# Texte d'étude:
<<<<
Dans ce nouvel article, Emmanuel DE VALVERDE et Pierre-Julien CAZAUX décryptent les possibilités d’évolutions des managers dans le cadre d’une transformation vers le mode produit.
Devenir agile et passer “au mode produit” deviennent aujourd’hui des nécessités pour les organisations qui veulent gagner en performance tout en faisant face aux nombreuses ruptures que nous vivons désormais.
Problème : les potentielles frustrations de ces transformations sont rarement évoquées, notamment l’évolution du rôle de manager. Dans cette série d’articles, nous abordons frontalement cet enjeu en vous donnant des pistes pour les surmonter.
Après un premier Position Paper sur le devenir des chefs dans une entreprise agile et un second sur le “deuil” que représente le mode produit pour les managers, nous concluons cette série en revenant sur les nouveaux rôles que vont avoir ces chefs à l’avenir dans les organisations en mode produit.
Mais que deviennent les chefs dans une organisation en mode produit ?
Moins de chefs. La sentence est brutale. Dans une entreprise agile, où, comme nous l’avons vu dans l’article précédent, les équipes sont autonomes et responsabilisées, les managers perdent une bonne partie de leur raison d’être opérationnelle.
Comment faire alors pour “recycler” ces postes sans équipe, qui plus est dans un contexte réglementaire français plus rigide que ce que l’on peut connaître ailleurs ? C’est ce que nous allons voir dans cet article.
>>>>
# Données fournies:
<<<<
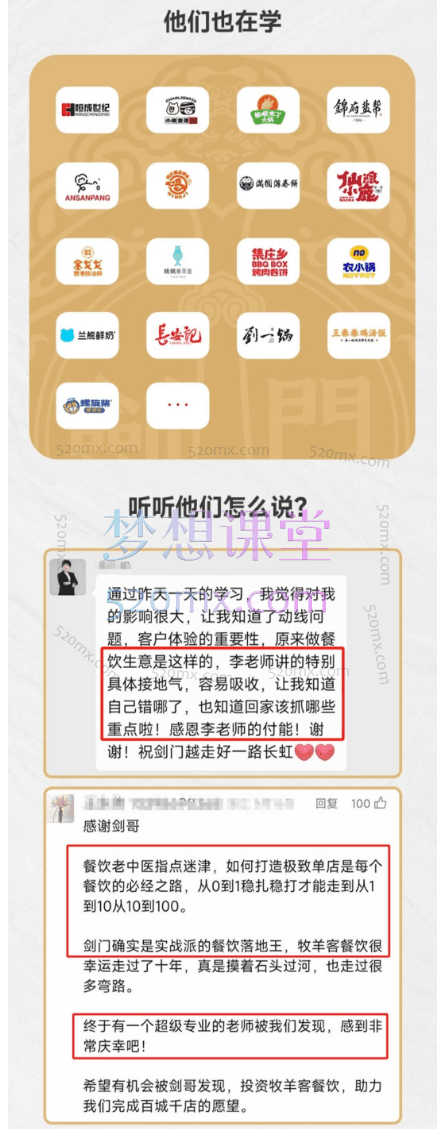 李剑聊餐饮如何打造净利润超25%的极致单店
>>>>
# Consigne:
Recopiez le passage du texte sur les managers en mode produit, en commençant par « Problème : les » et en poursuivant jusqu'à « mode produit ? ».

# Réponse finale:
Problème : les potentielles frustrations de ces transformations sont rarement évoquées, notamment l’évolution du rôle de manager. Dans cette série d’articles, nous abordons frontalement cet enjeu en vous donnant des pistes pour les surmonter.
Après un premier Position Paper sur le devenir des chefs dans une entreprise agile et un second sur le “deuil” que représente le mode produit pour les managers, nous concluons cette série en revenant sur les nouveaux rôles que vont avoir ces chefs à l’avenir dans les organisations en mode produit.
Mais que deviennent les chefs dans une organisation en mode produit ?